На странице NCBI genome был произведён поиск по организму Neisseria meningitidis. В таблице с записями были оставлены колонки с штаммом, сборкой, уровнем сборки и размером, чтобы выбрать примерно одинаковые по длине последовательности.
В итоге были выбраны следующие записи: CP020402, CP031334, CP020422.
При работе использовалась инструкция NPG-explorer.
В директории /term3/block2/credits в соответствии с требованиями был создан файл genomes.tsv, содержащий информацию о записях. Далее последовала команда npge Prepare, которая готовит последовательности и гены к дальнейшей работе.
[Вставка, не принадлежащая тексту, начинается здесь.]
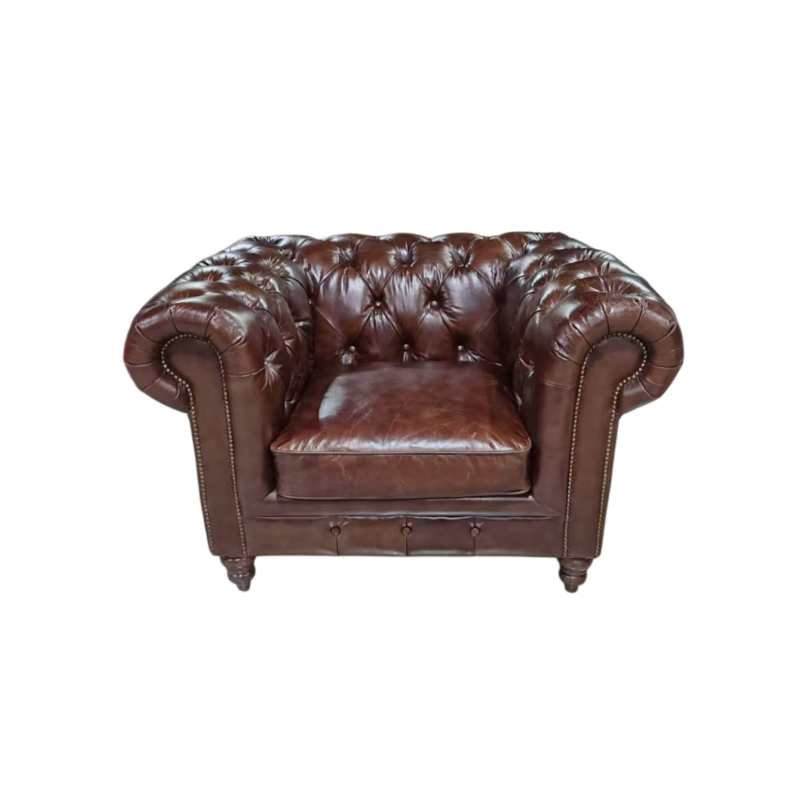 Chesterfield Leather Bar Armchair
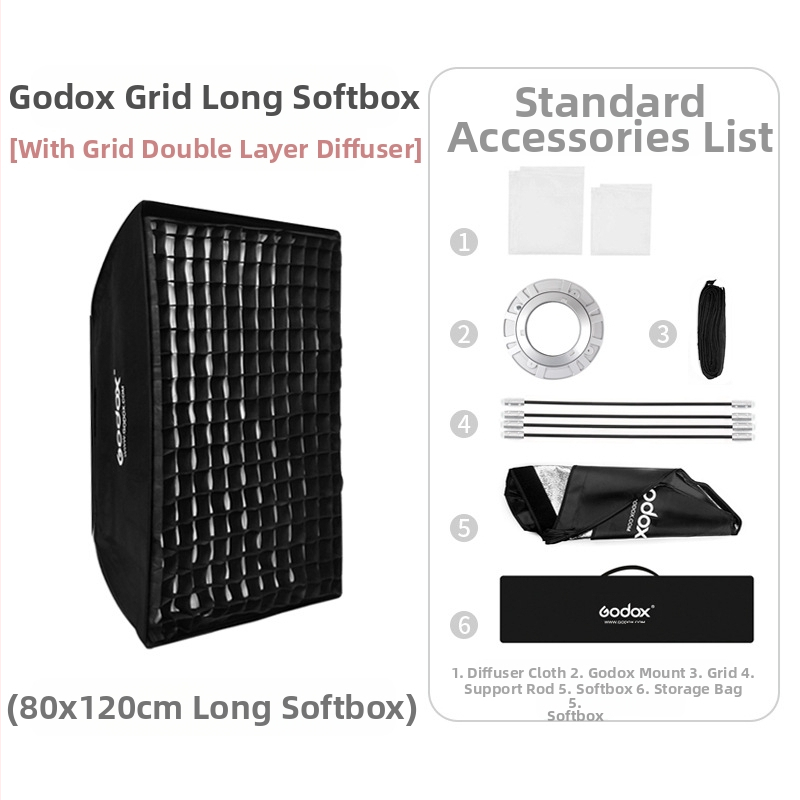 Shen Niu godox 22*90 30*120 35*140 35*160 Stuudiovalgusti Baorongkou ruuduline pehme valguskast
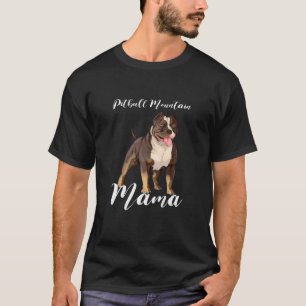 Pitbull Mountain Hunde Mama gibt Niedlich T-Shirt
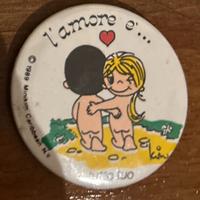 Love is spilla gadget anni 70/80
Команда npge Examine помогла перепроверить примерное соответствие длин хромосом (если длины последовательностей сильно отличаются, выйдет плохой пангеном), а также помогла узнать рекомендуемое значение параметра MIN_IDENTITY.
Для установки опций и использующихся программами значений командой npge -g npge.conf был создан файл npge.conf, в котором значение MIN_IDENTITY было заменено на рекомендуемое, а значение WORKERS заменено на 1, чтобы задействовать только один процессор и не перегружать систему.
Далее с помощью команды npge MakePangenome &> log1.txt был создан пангеном, сообщения перенаправлялись в файл log1.txt. После ввода npge PostProcessing &> log2.txt произошёл постпроцессинг, сообщения перенаправлялись в log2.txt. Чтобы убедиться, что пангеном получился хорошим, была использована команда npge CheckPangenome. В chek/isgood содержался перечень плохих блоков и заключение, что пангеном хорошим считать нельзя. Но нам остаётся довольствоваться имеющимся.
В файле pangenome/pangenome.info находится статистика о блоках разных типов, здесь найдём число коровых (s-)блоков. Их 589. Размер нуклеотидного ядра как процент нуклеотидов в ядре от числа нуклеотидов во всех геномах — 83.05%, процент консервативных колонок в объединённом выравнивании s-блоков — 86.85%.
В файле pangenome/pangenome.bi содержится информация о всех блоках разных типов. Импортируем его в гугл-таблицу для удобства работы. Отсортируем таблицу по имени блока (фильтровать по условию -> текст содержит-> h). По какой-то причине все полустабильные блоки присутствуют в первом и третьем геноме, но отсутствуют во втором (CP031334). Таким образом, делецию можно рассмотреть только для второго генома. Возмоно, это связано с тем, что первый и третий штаммы достаточно близки друг к другу.
Теперь отсортируем по длине (cols), выбрав самый длинный блок. Данные о соответствующем делеции блоке указаны в Таблице 1.
Геном | Имя блока | Длина | Делетированные гены |
---|---|---|---|
CP031334 | h2x2947 | 2947 | DNA mismatch repair protein MutH; DNA (cytosine-5-)-methyltransferase |
Делеция таких важных генов вряд ли произошла бы без сильного урона для бактерии, поэтому логично предположить, что их копии есть в других участках генома.
Чтобы не тратить время на работу с переводом global-blocks/blocks.gbi в подходящий для анализа формат или на перестраивание таблицы lobal-blocks/global-fragments.tsv, я решил найти перестановки в визуализации. Пример такой перестановки представлен на Изображении 1. Блоки g3x20835 и g3x1227 в 53 и 57 позициях соответственно были взяты для удобства восприятия отсутствия одних блоков относительно других. В нашем случае блок g3x102 перемещён с 55 позиции на 59.
В блоке s3x2477 у первого и последнего генома аннотирован ген galactose mutarotase, во втором же геноме аннотация отсутствует. В блоке r31x128 аналогичная ситуация, только на этот раз в первом геноме есть аннотированная IS30-like element IS1655 family transposase, а в остальных нет.
NPG-explorer оказался весьма удобным инструментом для построения нуклеотидных пангеномов и их анализа. Файлы на выходе программы позволяют найти и проанализировать различные крупные эволюционные изменения.
В ходе работы стало ясно, что второй штамм самый далёкий от первого из исследуемых. Это видно по большому количеству перестановок синтений и по большому количеству делеций. В первом и втором штаммах предположительные их вообще не получилось найти.
Стоит также отметить, что даже несмотря на сообщение программой npge CheckPangenome, что пангеном получился плохим, никаких проблем кроме ошибок в аннотации не возникло.